Entry from April 16, 2019
As the author of a book about honor I claim a certain standing to comment on Bret Stephens’s column in The New York Times attempting to draw a contrast between the late Charles Van Doren, a man who was publicly shamed for his participation in the quiz show cheating scandal of 60 years ago, and (who else?) Donald Trump. The column is headed “Trump and the Annihilation of Shame” presumably because he thinks our president can be blamed for that “attempted annihilation” — along, of course, with many, many other things. And yet he also shows that he knows the death of shame long antedates the administration of the current chief executive:
Had Van Doren come along a few decades later, there would have been no big scandal in fabricating reality and no great shame in participating in it. The lines between fame and infamy would have blurred, and both could be monetized. Personal disgrace might have been explained away as a form of victimization by a greedy corporation, an unloving parent, systemic social forces — or with the claim, possibly true, that nearly everybody does it.
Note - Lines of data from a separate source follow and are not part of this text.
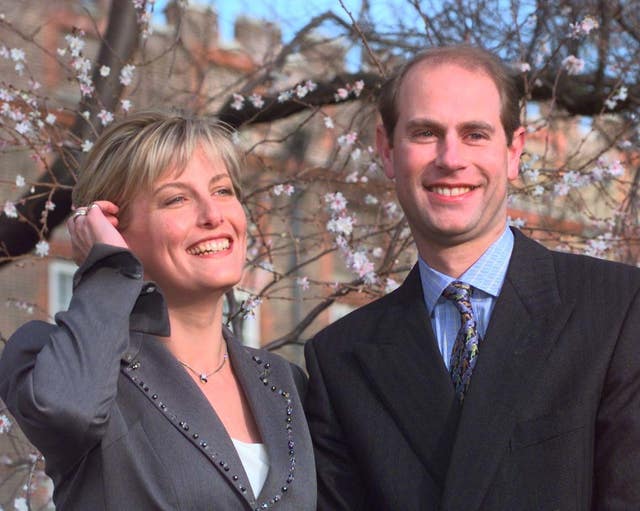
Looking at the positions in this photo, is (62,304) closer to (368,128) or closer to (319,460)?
(368,128)

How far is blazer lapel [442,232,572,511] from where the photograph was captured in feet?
11.7

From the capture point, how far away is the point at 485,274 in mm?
3871

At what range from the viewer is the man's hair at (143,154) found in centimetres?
381

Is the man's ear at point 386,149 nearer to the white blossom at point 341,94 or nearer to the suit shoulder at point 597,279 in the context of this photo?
the suit shoulder at point 597,279

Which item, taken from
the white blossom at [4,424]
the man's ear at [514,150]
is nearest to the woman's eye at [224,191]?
the man's ear at [514,150]

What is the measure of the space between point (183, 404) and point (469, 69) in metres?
1.36

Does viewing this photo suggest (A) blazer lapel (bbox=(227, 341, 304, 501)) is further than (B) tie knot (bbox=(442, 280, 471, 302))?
No

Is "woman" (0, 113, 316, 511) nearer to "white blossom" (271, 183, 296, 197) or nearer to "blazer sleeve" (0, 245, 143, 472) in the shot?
"blazer sleeve" (0, 245, 143, 472)

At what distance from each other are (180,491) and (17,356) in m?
0.57

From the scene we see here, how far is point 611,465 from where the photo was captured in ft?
11.3

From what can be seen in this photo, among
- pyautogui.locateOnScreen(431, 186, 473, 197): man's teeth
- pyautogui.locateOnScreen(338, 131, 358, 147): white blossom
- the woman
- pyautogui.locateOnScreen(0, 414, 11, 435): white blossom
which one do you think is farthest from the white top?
pyautogui.locateOnScreen(338, 131, 358, 147): white blossom

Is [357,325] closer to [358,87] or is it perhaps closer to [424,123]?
[424,123]

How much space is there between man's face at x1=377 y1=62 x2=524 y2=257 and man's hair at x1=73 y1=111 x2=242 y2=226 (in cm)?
55

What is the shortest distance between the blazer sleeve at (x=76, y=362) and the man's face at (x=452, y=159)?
2.95 ft
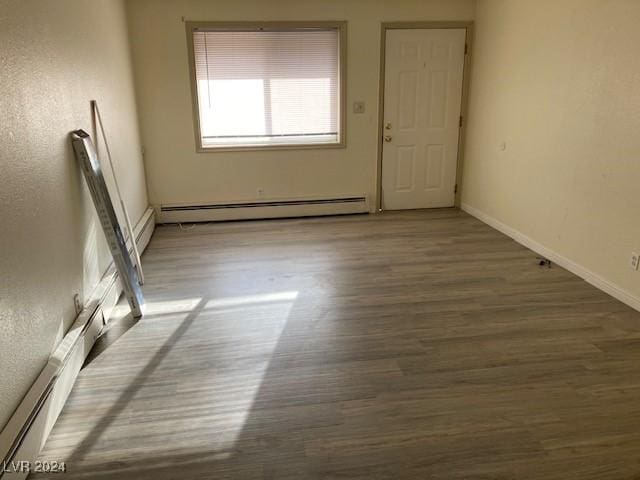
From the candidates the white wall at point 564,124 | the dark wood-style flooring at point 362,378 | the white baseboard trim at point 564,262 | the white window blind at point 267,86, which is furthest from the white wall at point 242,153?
the dark wood-style flooring at point 362,378

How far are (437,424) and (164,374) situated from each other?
4.73 ft

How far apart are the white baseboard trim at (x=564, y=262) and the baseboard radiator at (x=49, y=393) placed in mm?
3525

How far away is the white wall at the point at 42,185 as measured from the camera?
6.33 feet

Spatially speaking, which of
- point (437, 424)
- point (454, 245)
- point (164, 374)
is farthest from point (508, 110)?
point (164, 374)

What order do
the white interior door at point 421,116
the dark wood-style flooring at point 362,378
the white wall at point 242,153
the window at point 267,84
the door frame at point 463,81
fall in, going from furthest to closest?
the white interior door at point 421,116
the door frame at point 463,81
the window at point 267,84
the white wall at point 242,153
the dark wood-style flooring at point 362,378

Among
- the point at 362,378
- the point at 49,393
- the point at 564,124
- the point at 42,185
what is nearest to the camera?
the point at 49,393

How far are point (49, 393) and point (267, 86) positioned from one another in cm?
398

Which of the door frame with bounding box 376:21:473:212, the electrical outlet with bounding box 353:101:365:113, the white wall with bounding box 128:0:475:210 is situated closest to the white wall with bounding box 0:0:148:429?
the white wall with bounding box 128:0:475:210

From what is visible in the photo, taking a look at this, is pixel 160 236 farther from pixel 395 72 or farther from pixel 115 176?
pixel 395 72

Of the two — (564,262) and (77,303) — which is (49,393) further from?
(564,262)

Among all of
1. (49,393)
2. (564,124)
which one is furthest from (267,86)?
(49,393)

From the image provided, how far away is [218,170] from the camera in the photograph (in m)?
5.35

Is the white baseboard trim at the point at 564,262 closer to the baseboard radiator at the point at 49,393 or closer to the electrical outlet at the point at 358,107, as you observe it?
the electrical outlet at the point at 358,107

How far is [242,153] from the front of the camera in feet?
17.5
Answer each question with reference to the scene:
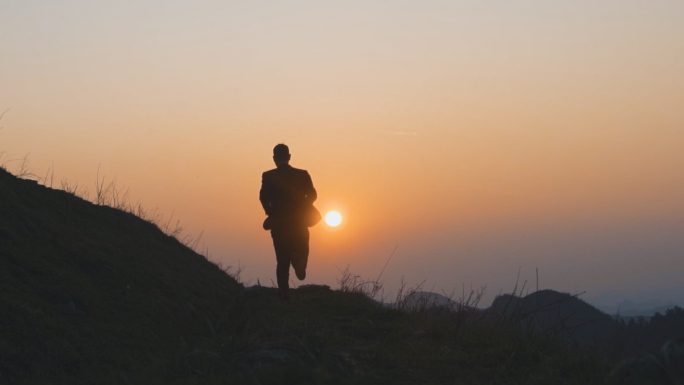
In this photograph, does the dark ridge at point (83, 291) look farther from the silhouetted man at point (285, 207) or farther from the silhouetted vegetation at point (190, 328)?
the silhouetted man at point (285, 207)

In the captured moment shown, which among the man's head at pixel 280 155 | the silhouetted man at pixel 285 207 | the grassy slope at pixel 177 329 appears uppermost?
the man's head at pixel 280 155

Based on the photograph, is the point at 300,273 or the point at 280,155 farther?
the point at 300,273

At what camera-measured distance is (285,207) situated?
10320 mm

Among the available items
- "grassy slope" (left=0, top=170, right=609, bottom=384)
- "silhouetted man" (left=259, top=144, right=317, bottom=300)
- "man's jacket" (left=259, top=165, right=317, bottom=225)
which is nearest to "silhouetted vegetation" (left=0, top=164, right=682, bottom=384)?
"grassy slope" (left=0, top=170, right=609, bottom=384)

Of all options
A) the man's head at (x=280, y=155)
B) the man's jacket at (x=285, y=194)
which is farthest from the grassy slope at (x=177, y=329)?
the man's head at (x=280, y=155)

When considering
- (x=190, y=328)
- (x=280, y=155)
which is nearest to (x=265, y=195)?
(x=280, y=155)

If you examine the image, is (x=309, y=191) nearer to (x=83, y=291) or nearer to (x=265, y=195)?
(x=265, y=195)

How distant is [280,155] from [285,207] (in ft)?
2.43

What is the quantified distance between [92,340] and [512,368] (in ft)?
14.5

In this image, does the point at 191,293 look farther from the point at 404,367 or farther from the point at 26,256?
the point at 404,367

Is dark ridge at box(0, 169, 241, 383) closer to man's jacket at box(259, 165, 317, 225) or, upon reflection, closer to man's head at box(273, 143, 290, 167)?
man's jacket at box(259, 165, 317, 225)

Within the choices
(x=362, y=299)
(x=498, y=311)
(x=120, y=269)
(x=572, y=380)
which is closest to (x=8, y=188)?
(x=120, y=269)

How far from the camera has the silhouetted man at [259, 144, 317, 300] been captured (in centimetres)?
1029

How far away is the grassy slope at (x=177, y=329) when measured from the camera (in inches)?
197
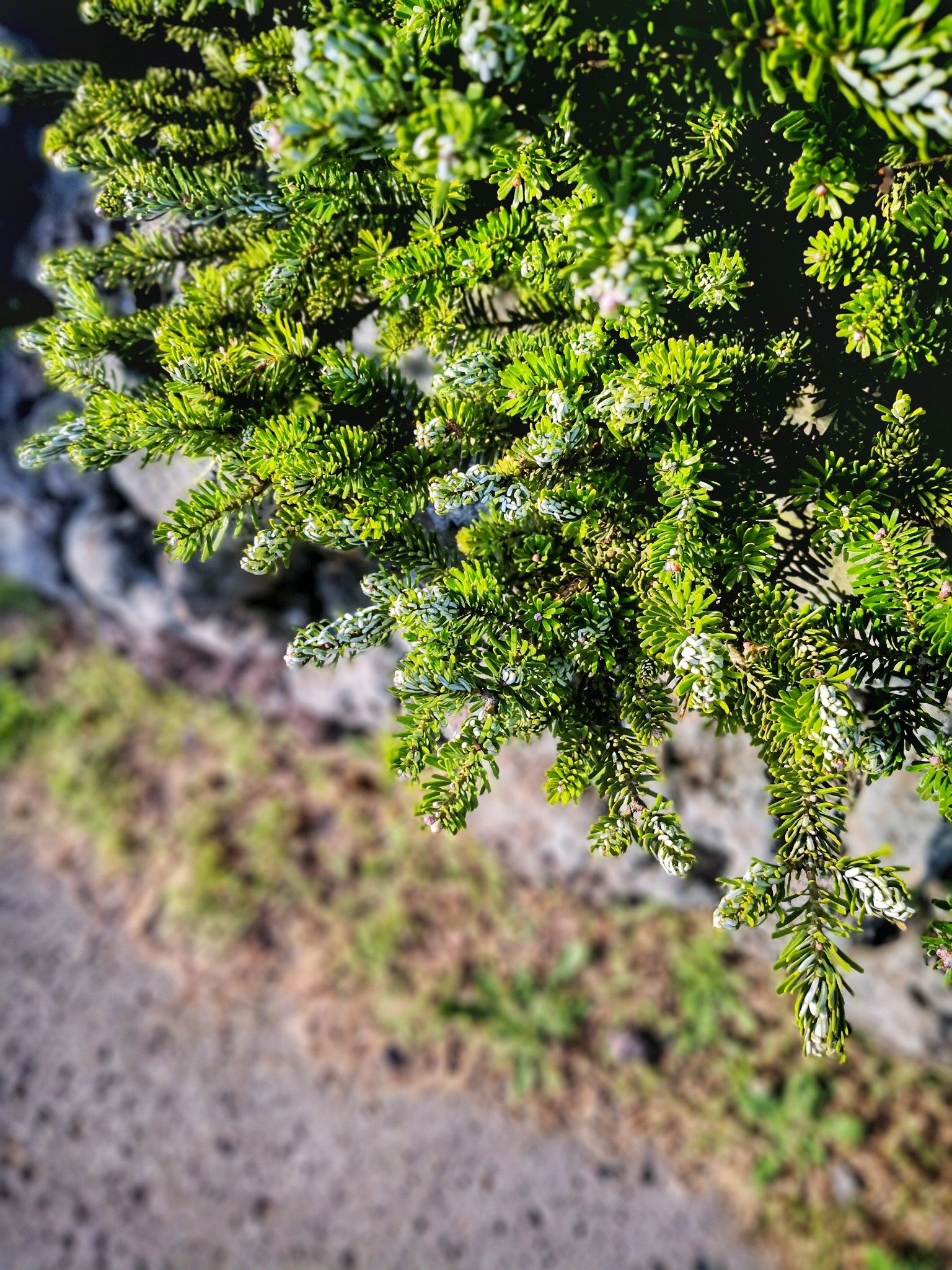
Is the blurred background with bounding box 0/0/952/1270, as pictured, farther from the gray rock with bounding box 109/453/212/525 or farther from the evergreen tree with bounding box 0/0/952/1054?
the evergreen tree with bounding box 0/0/952/1054

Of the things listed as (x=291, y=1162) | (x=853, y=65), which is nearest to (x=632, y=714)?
(x=853, y=65)

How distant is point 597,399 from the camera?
1.15 metres

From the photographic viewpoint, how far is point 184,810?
402cm

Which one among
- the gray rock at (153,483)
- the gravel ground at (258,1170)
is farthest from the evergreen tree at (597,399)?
the gravel ground at (258,1170)

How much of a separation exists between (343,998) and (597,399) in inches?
128

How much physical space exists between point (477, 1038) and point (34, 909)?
236 cm

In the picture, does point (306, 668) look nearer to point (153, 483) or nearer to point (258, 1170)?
point (153, 483)

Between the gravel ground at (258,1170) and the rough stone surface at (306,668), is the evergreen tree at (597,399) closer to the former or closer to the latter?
the rough stone surface at (306,668)

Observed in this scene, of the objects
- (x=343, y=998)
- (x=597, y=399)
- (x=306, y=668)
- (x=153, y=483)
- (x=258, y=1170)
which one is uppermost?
(x=597, y=399)

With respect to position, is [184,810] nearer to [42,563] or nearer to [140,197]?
[42,563]

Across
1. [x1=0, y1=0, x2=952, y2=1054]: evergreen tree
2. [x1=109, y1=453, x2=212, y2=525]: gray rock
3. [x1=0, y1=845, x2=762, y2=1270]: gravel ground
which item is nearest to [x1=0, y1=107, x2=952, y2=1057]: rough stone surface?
[x1=109, y1=453, x2=212, y2=525]: gray rock

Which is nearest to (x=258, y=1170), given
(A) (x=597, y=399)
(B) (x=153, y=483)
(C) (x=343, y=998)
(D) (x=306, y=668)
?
(C) (x=343, y=998)

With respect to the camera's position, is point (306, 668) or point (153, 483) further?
point (306, 668)

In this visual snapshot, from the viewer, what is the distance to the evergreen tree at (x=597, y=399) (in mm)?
1002
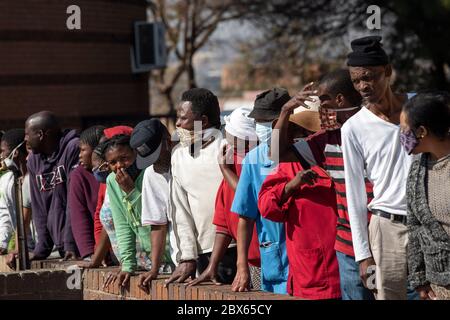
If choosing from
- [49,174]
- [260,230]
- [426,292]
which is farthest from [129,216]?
[426,292]

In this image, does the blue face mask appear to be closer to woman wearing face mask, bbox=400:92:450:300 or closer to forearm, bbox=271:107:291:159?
forearm, bbox=271:107:291:159

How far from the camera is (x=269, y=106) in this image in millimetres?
6344

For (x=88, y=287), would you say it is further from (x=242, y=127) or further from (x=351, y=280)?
(x=351, y=280)

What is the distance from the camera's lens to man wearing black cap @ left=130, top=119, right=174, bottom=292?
6887 mm

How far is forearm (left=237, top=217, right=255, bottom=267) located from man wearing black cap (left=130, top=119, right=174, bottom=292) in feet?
2.90

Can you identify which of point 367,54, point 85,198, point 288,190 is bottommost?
point 85,198

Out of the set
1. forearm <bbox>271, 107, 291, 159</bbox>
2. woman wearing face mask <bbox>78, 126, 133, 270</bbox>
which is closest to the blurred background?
woman wearing face mask <bbox>78, 126, 133, 270</bbox>

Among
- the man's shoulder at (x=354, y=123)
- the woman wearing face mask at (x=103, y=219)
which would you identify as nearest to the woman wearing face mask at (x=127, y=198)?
the woman wearing face mask at (x=103, y=219)

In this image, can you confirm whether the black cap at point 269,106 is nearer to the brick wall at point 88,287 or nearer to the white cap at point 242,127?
the white cap at point 242,127

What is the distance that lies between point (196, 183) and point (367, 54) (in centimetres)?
166

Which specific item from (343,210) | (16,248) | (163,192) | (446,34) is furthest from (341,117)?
(446,34)

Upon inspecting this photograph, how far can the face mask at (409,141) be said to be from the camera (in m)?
5.08

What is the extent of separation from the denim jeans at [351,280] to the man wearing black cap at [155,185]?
1.64 meters
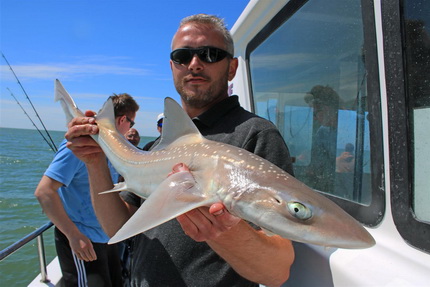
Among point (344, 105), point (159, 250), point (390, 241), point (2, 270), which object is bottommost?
point (2, 270)

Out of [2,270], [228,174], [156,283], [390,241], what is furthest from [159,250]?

But then there is this weaselly transition:
The contrast between then and now is worth pondering in the Age of Trump — an age whose signature feature isn’t populism or nationalism or any other –ism widely attached to the president. It’s the attempted annihilation of shame. Shame is neither sin nor folly. It’s what people are supposed to feel in the commission, recollection or exposure of sin and folly. In days bygone, the prescribed method for avoiding shame was behaving well. Or, if it couldn’t be avoided, feeling deep remorse and performing some sort of penance. By contrast, the Trumpian method for avoiding shame is not giving a damn.
As if Donald Trump had invented shamelessness! On the contrary, in a media environment that is all-scandal, all the time, the president has taken the only course available to any victim of the media’s scandal-mongering — which is to say pretty much any Republican and many Democrats who are unprotected by a scandal-proof identity, such as trans-, gay, black or Muslim — which is to appeal, not without success, to a scandal-weary public not to give a damn.
Mr Stephens is also wrong about the prescribed method for avoiding shame, which could never have been “behaving well” (i.e. irreproachably), at least for those of us whose lives fall somewhat short of the saintly. Not at all. In those bygone days, the only “prescribed method” of avoiding shame which was of any practical use to those who are not morally unimpeachable (which, apart from those in the media elite, includes most of us) was keeping it quiet, shame being (unlike guilt) a public emotion. The media used to understand this and, in days so far bygone as to have allowed them to harbor some gentlemanly qualities, they would often cooperate with public men (they were, after all, mostly men in those days) who wanted to keep things quiet — as they did, for example, with President Kennedy’s many sexual intrigues as well as his parlous state of health.
Obviously, those days are very far bygone indeed. For the other thing that has killed off shame is its now obviously partisan usages. When only one side of the political divide is subject to shaming, it ceases to be shame anymore and becomes tantamount to mere calumny. Though the media reported some of the many Hillary Clinton scandals in 2016, they always resisted reporting them as scandals, so far as they were able. Like James Comey, they could always give her intentions the benefit of the doubt. Nobody ever wrote about her as having accomplished “the annihilation of shame,” though it is certainly arguable that she has a better title to that dubious distinction than Mr Trump. It was the same with Barack Obama only more so. He is actually written of by the allegedly non-partisan media as having run a “scandal-free administration” — proof, if proof were needed, that nothing is scandalous until the media says it is. And then anything can be scandalous.
If some benevolent deity granted me the media’s power to decide what is scandal and what is not, I would put at the top of the list of scandalous behaviors the kind of impugning of the motives of those who disagree with him that Mr Stephens is guilty of in the same column when he writes that “It was once the useful role of conservatives to resist these sorts of trends — to stand athwart declining moral standards, yelling Stop.”
They lost whatever right they had to play that role when they got behind Trump, not only acquiescing in the culture of shamelessness but also savoring its fruits. Among them: Never being beholden to what they said or wrote yesterday. Never holding themselves to the standards they demand of others. Never having to say they are sorry. Trump-supporting conservatives — the self-aware ones, at least — justify this bargain as a price worth paying in order to wage ideological combat against the hypostatized evil left. In fact it only makes them enablers in the degraded culture they once deplored. What Chicago prosecutor Kim Foxx is to Smollett, they are to Trump.
There, ladies and gentlemen, if there are any of you left, you may behold a man who has lost the power of political reasoning in the excitement of hopping on board the media’s thrill ride of the argumentum ad scandalum. It’s the kind of argument you can never lose because it presupposes at the outset your own position of moral unassailability. Like so many NeverTrumpers, Mr Stephens is incapable of recognizing that “acquiescing in the culture of shamelessness” is not optional anymore, at least not for anyone who continues to read his newspaper, or that “shame” takes two: the shamer as well as the shamed. The media’s appointment of themselves to the position of our forever unshamable shamers-in-chief is what has killed off real shame, Charles Van Doren’s sort of shame, and not Donald Trump.